The vector $(a_1, b_1, c_1)$ is perpendicular to the first plane, and $(a_2, b_2, c_2)$ is perpendicular to the second plane. Now the intersection line of these two planes has a directional vector $v$. $v$ has to be therefore perpendicular to both $(a_1, b_1, c_1)$ and $(a_2, b_2, c_2)$. You can take $v$ to be their vector product. Now, if you just one point $v_0$ on the line, you got your parametric equation. For this, find a particular solution to the system above.

The other way: the line is given parametrically as $$x = x_0 + t u \\ y= y_0 + t v \\ z= z_0 + t w$$

So you can write this in an equivalent way (assume non-zero denominator, if zero, then the numerator must be $0$ also)

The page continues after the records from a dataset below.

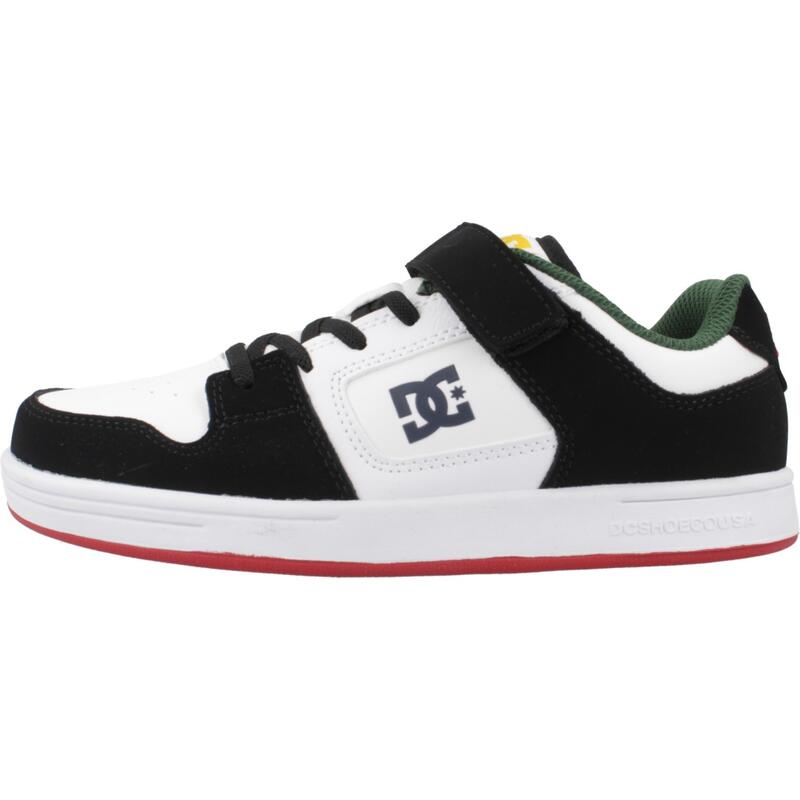 Zapatillas niño Dc Manteca 4 V Negro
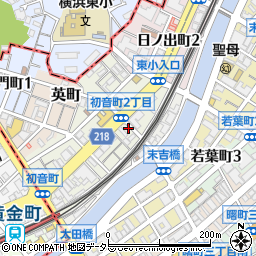 神谷商事株式会社周辺の地図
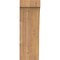 Ekena Millwork 6"W x 6"D x 18"H Legacy Rough Sawn Knee Brace, Western Red Cedar BRC06X06X18LEC00RWR - alternate 3
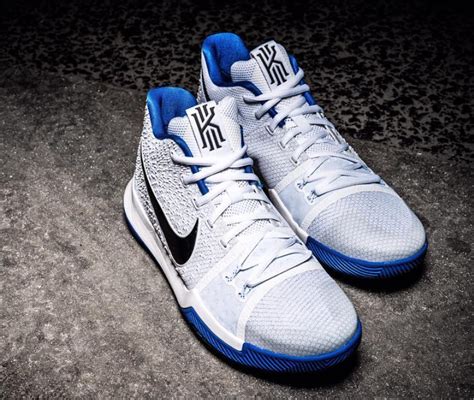 We hope it helps anyone out there interested in purchasing a pair. Nike Kyrie 3 White Blue Black - Sneaker Bar Detroit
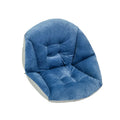 Shell One-Piece Seat Cushion Chair Cushion Rabbit Fur Antlers Half-Enclosed  Plush Desk Cushion for IndoorOfficeCar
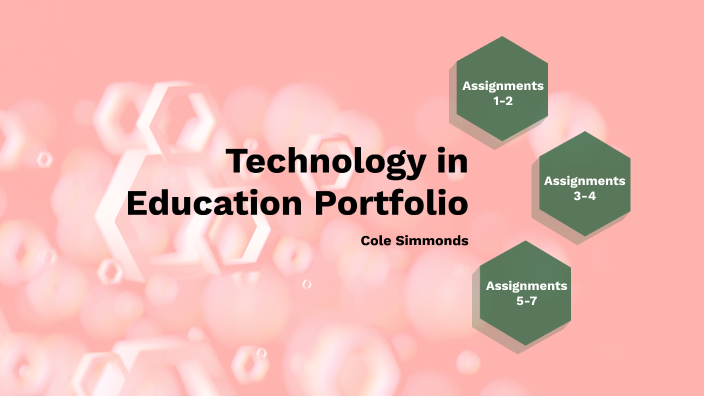 CIED 1003: Technology in Education Portfolio by cole S. on Prezi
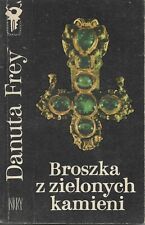 Danuta Frey BROSZKA Z ZIELONYCH KAMIENI na sprzedaż  PL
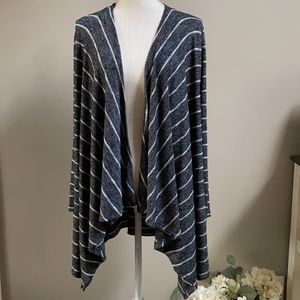 AE Striped Cardigan -Size M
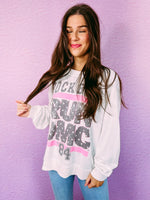 Run DMC Rock Box Burnout Sweatshirt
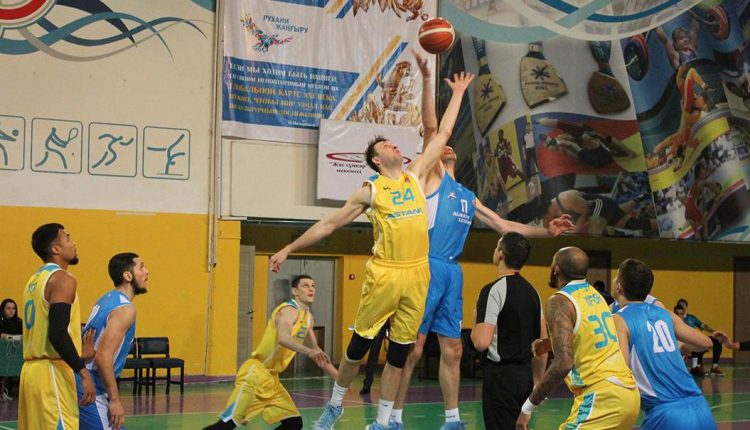 Алматинский легион - Астана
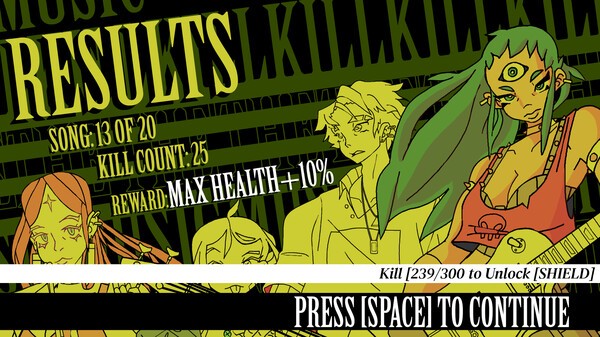 《Kill The Music》免安装版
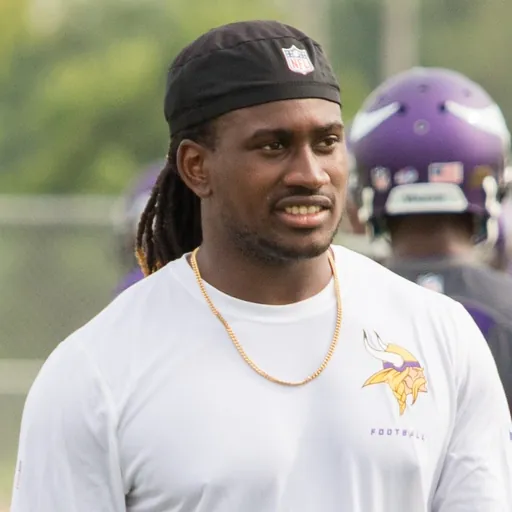 Portrait of Cordarrelle Patterson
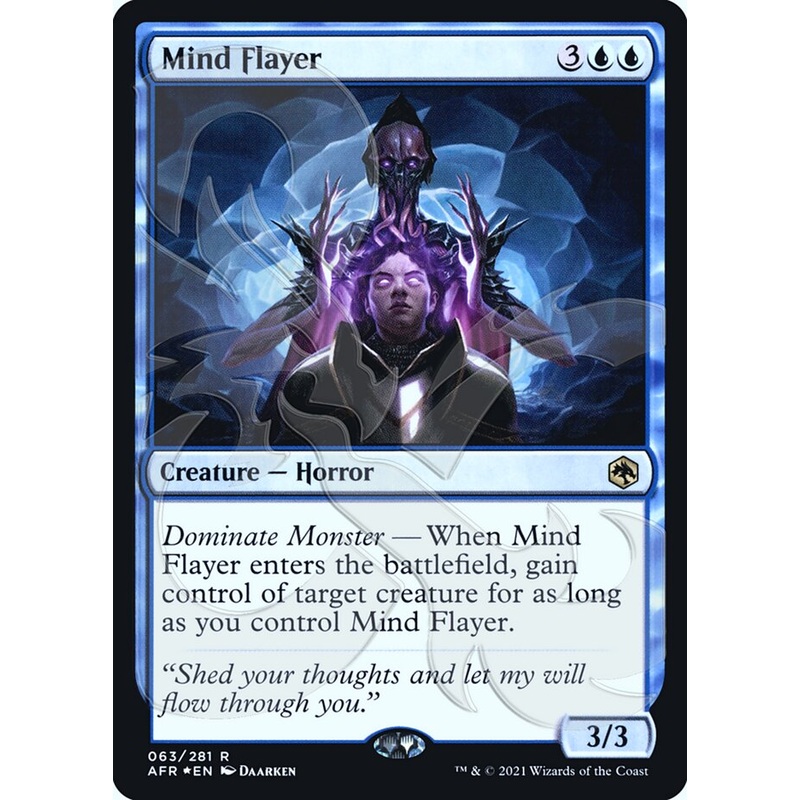 Mind Flayer (Ampersand Promo) [Dungeons & Dragons: Adventures in the Forgotten Realms Promos]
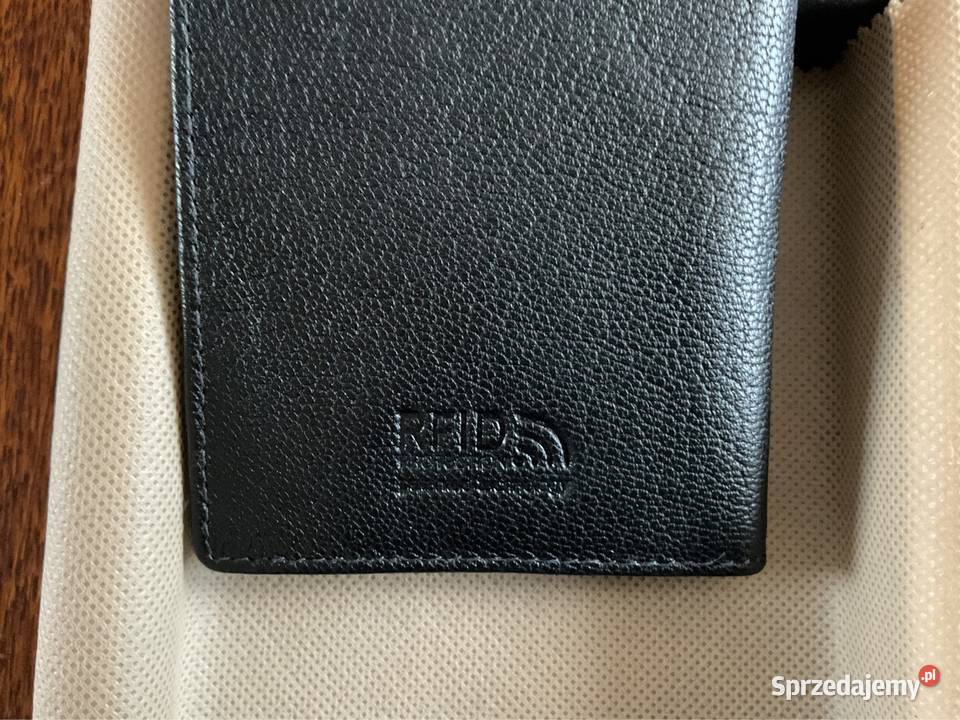 BMW oryginalne etui na karty z ochroną RFID Warszawa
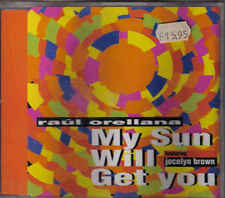 Raul Orellana-My Sun Will Get You cd maxi single for sale  Shipping to South Africa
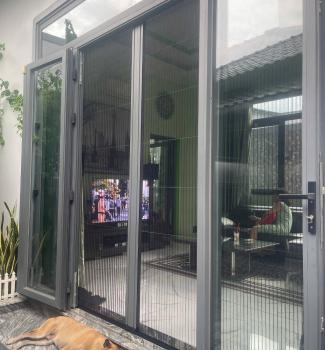 Cửa Lưới Dạng Xếp Inox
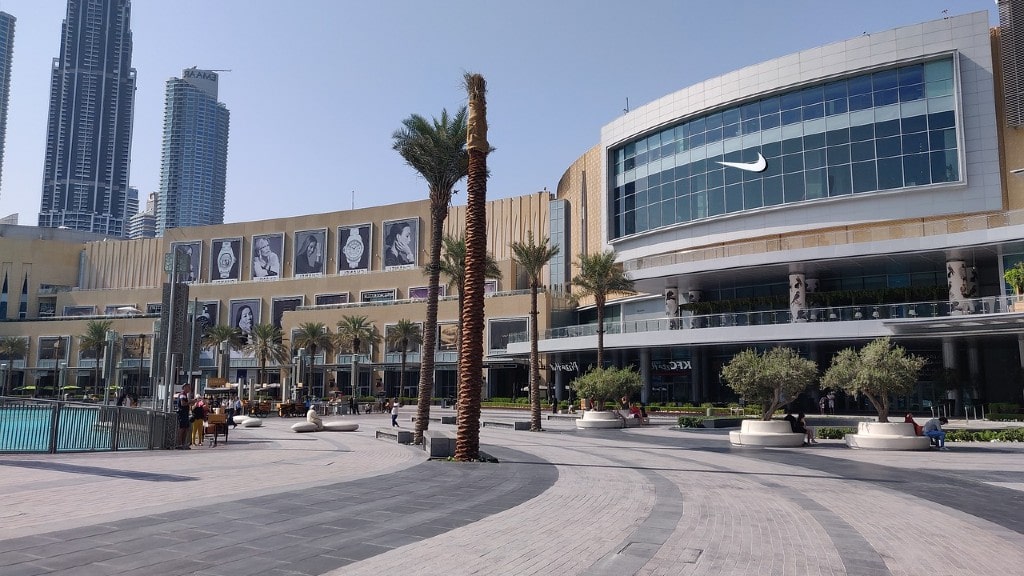 Dubái Mall, uno de los centros comerciales más grandes del mundo
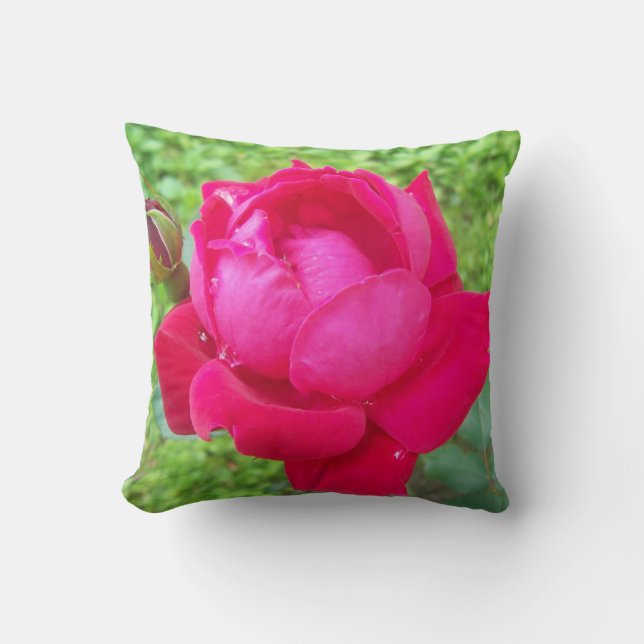 Almofada Rosa in Bloom (Frente)
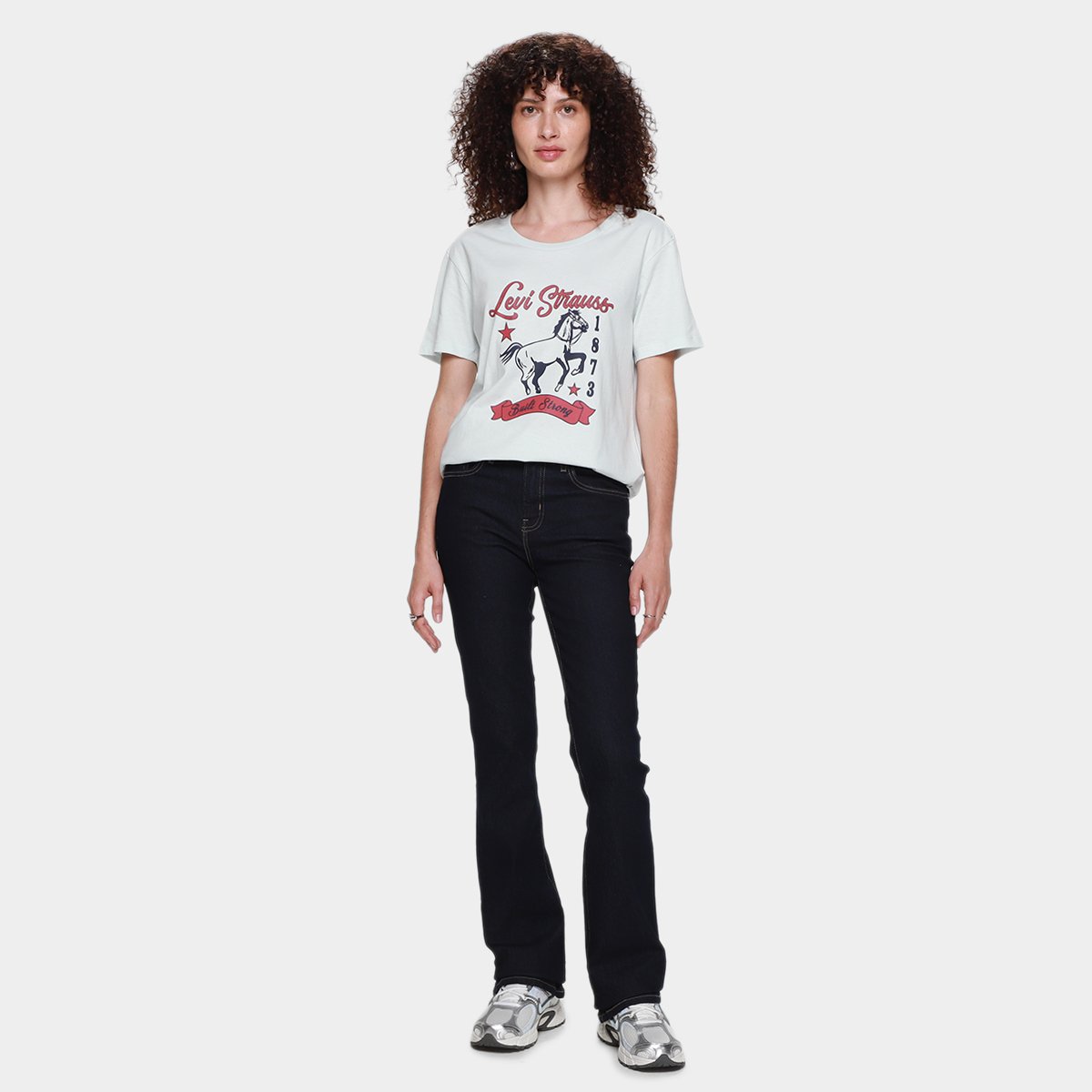 Calça Levis 725 High Rise Boot Feminina - Tam: 46 - 4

$$\frac{x-x_0}{u} = \frac{y-y_0}{v} = \frac{z-z_0}{w}$$ or, equivalently

$$\frac{x-x_0}{u} = \frac{y-y_0}{v}\\ \frac{x-x_0}{u} = \frac{z-z_0}{w}$$ (or other possible combinations of two linear equations).

Note that neither the pair of planes giving a line, nor a parametric equation, is unique, there is some freedom in choosing them.